Excerpt to read →
A woman sitting at golden hour
Alas, this was not the fated moment when inspiration struck. It is the right time of day, though, and it is featuring a sloped chaparral landscape, just not the one I write about here.

When I procured my book deal six months ago, the story was called Wise Man's Folly.

A lot has happened since then. I finished the third draft, sent it in to my editor, got it back, did an (unplanned) fourth draft and finally, finally, finally submitted this shiny 102k version on June 2nd, the day my husband, James, left for Alaska. I was making line edits right up to the end, at which point I just had to close my eyes (and my laptop) and let the thing fly.

Between all of that, I also had the fortune of participating in Futurescapes workshop, and was able to workshop the first 10k of the novel with a cohort of really talented writers, not to mention receiving detailed feedback from SL Huang and Scott Lynch, two vaunted writers in the SFF field. I was never confident about the Prologue, about its ability to ensnare and enrapture a would-be reader, and my suspicions that it was not as strong as I wanted it to be were confirmed amongst those who took the time to assess it at Futurescapes.

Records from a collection
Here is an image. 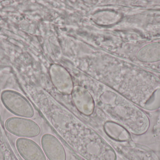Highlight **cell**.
<instances>
[{
	"mask_svg": "<svg viewBox=\"0 0 160 160\" xmlns=\"http://www.w3.org/2000/svg\"><path fill=\"white\" fill-rule=\"evenodd\" d=\"M75 102L80 112L86 116H89L94 112V105L90 97L83 92L75 94Z\"/></svg>",
	"mask_w": 160,
	"mask_h": 160,
	"instance_id": "52a82bcc",
	"label": "cell"
},
{
	"mask_svg": "<svg viewBox=\"0 0 160 160\" xmlns=\"http://www.w3.org/2000/svg\"><path fill=\"white\" fill-rule=\"evenodd\" d=\"M44 154L49 160H66L65 149L61 142L52 134H44L41 140Z\"/></svg>",
	"mask_w": 160,
	"mask_h": 160,
	"instance_id": "3957f363",
	"label": "cell"
},
{
	"mask_svg": "<svg viewBox=\"0 0 160 160\" xmlns=\"http://www.w3.org/2000/svg\"><path fill=\"white\" fill-rule=\"evenodd\" d=\"M105 133L111 139L118 141H125L128 139L126 131L120 125L112 121H107L103 125Z\"/></svg>",
	"mask_w": 160,
	"mask_h": 160,
	"instance_id": "8992f818",
	"label": "cell"
},
{
	"mask_svg": "<svg viewBox=\"0 0 160 160\" xmlns=\"http://www.w3.org/2000/svg\"><path fill=\"white\" fill-rule=\"evenodd\" d=\"M0 160H5L4 152L1 147H0Z\"/></svg>",
	"mask_w": 160,
	"mask_h": 160,
	"instance_id": "ba28073f",
	"label": "cell"
},
{
	"mask_svg": "<svg viewBox=\"0 0 160 160\" xmlns=\"http://www.w3.org/2000/svg\"><path fill=\"white\" fill-rule=\"evenodd\" d=\"M5 127L11 134L20 138H33L41 132L40 127L35 122L30 118L19 116L8 118L5 121Z\"/></svg>",
	"mask_w": 160,
	"mask_h": 160,
	"instance_id": "6da1fadb",
	"label": "cell"
},
{
	"mask_svg": "<svg viewBox=\"0 0 160 160\" xmlns=\"http://www.w3.org/2000/svg\"><path fill=\"white\" fill-rule=\"evenodd\" d=\"M16 146L19 154L24 160H47L41 147L29 138H18Z\"/></svg>",
	"mask_w": 160,
	"mask_h": 160,
	"instance_id": "277c9868",
	"label": "cell"
},
{
	"mask_svg": "<svg viewBox=\"0 0 160 160\" xmlns=\"http://www.w3.org/2000/svg\"><path fill=\"white\" fill-rule=\"evenodd\" d=\"M137 59L145 63L160 61V41L152 42L144 46L136 54Z\"/></svg>",
	"mask_w": 160,
	"mask_h": 160,
	"instance_id": "5b68a950",
	"label": "cell"
},
{
	"mask_svg": "<svg viewBox=\"0 0 160 160\" xmlns=\"http://www.w3.org/2000/svg\"><path fill=\"white\" fill-rule=\"evenodd\" d=\"M2 99L7 108L17 116L28 118L33 116L34 112L32 107L18 95L6 92L3 95Z\"/></svg>",
	"mask_w": 160,
	"mask_h": 160,
	"instance_id": "7a4b0ae2",
	"label": "cell"
}]
</instances>
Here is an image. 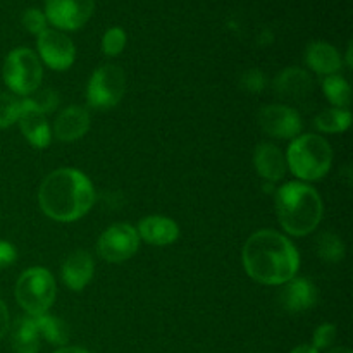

Task requirements →
(1) From the book-deal excerpt, reproduce the part that opens with the words containing "A woman sitting" and closes with "write about here.", substituting "sunset" for "golden hour".
(2) In the book-deal excerpt, what was the story called when the book deal was procured?
(3) Do these statements agree with the book-deal excerpt? Answer yes or no for each, quoting the deciding words.
(a) The fourth draft was planned from the start.
(b) The version submitted on June 2nd was 102k.
(c) SL Huang and Scott Lynch gave detailed feedback on the novel.

Answers in order →
(1)
A woman sitting at sunset
Alas, this was not the fated moment when inspiration struck. It is the right time of day, though, and it is featuring a sloped chaparral landscape, just not the one I write about here.

(2) Wise Man's Folly

(3)
(a) No: "did an (unplanned) fourth draft"
(b) Yes: "submitted this shiny 102k version on June 2nd"
(c) Yes: "receiving detailed feedback from SL Huang and Scott Lynch"